- **EXTRACT PROVIDED**
▬▬▬▬▬▬▬▬▬▬

SRC advice can't be ignored on public officials salaries, court rules

Salaries and Remuneration Commission (SRC) chairperson Lynne Mengich. [Elvis Ogina, Standard]

The Court of Appeal has spelt doom for civil servants and officials working for independent arms of government and commissions seeking a pay raise without the Salaries and Remuneration Commission (SRC) say.

The court has ruled that the SRC advice cannot be ignored on public servants' salaries.

Court of Appeal Judges Asike Makhandia, Jamila Mohammed and Sankale Ole Kantai unanimously agreed that the SRC’s recommendations on the remuneration and benefits of all public officers are binding.

The Judges said the commission has a mandate to ensure that the public compensation bill is fiscally sustainable.

“The Constitution sets out the principles that SRC has to take into account before giving advice on the salaries of public officers. It is also necessary to state that it is only SRC that has the mandate under the Constitution to ensure that the total public compensation bill is fiscally sustainable. The advice is guided by set principles; no other commission is given that mandate; it is only SRC,” the bench headed by Justice Makhandia ruled.

▬▬▬▬▬▬▬▬▬▬

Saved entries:
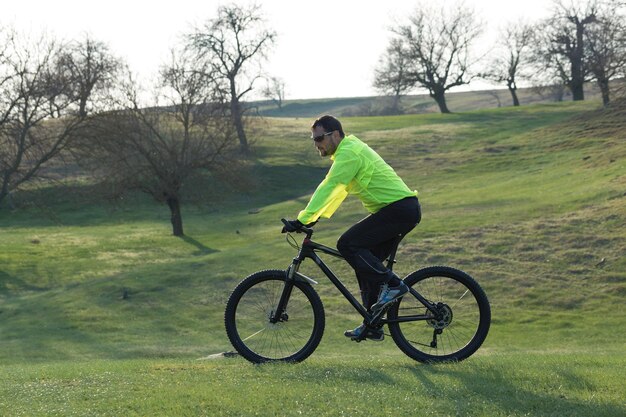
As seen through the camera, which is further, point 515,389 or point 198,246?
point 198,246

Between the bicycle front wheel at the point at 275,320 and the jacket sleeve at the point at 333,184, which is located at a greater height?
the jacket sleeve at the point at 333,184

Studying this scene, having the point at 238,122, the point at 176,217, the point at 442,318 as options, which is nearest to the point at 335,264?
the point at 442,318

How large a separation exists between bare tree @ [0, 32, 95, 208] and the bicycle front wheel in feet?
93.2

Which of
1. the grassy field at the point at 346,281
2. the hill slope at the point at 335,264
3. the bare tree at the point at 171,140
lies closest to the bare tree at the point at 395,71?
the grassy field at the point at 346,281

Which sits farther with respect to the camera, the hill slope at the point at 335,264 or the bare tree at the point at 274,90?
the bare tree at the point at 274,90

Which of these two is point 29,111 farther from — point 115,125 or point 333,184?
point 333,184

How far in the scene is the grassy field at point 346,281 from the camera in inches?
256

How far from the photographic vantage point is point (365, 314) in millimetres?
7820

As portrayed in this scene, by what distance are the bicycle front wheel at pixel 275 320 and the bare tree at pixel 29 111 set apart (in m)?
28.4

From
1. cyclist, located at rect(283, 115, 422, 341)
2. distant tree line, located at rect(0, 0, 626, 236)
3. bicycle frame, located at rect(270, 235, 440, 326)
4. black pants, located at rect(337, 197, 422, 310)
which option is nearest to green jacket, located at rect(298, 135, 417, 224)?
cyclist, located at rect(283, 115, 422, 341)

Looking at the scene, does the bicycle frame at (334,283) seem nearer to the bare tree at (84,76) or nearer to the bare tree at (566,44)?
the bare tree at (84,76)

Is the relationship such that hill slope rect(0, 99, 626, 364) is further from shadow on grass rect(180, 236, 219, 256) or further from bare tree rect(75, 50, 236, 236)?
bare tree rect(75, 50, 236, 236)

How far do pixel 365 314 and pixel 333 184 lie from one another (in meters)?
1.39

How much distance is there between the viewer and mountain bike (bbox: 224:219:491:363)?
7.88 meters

▬▬▬▬▬▬▬▬▬▬

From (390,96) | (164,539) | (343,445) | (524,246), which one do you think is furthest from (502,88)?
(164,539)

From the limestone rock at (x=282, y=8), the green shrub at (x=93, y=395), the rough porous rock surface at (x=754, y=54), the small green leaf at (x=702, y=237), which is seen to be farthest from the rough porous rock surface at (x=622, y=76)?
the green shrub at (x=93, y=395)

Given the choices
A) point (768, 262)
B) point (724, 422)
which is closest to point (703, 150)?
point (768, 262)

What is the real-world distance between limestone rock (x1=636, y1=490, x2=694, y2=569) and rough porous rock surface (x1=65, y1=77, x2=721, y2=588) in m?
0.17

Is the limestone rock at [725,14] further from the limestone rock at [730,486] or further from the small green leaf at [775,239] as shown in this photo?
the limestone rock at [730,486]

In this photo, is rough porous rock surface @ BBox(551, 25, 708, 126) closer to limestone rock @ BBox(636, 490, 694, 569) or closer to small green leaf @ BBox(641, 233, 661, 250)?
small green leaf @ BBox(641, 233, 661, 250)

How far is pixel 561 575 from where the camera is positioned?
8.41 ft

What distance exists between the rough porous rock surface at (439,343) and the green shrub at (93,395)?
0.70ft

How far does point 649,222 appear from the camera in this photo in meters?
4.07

▬▬▬▬▬▬▬▬▬▬

- **WHAT IS REQUIRED**
Which Court of Appeal judges does the article on the SRC ruling name?

- **SOLVED PROBLEM**
Asike Makhandia, Jamila Mohammed and Sankale Ole Kantai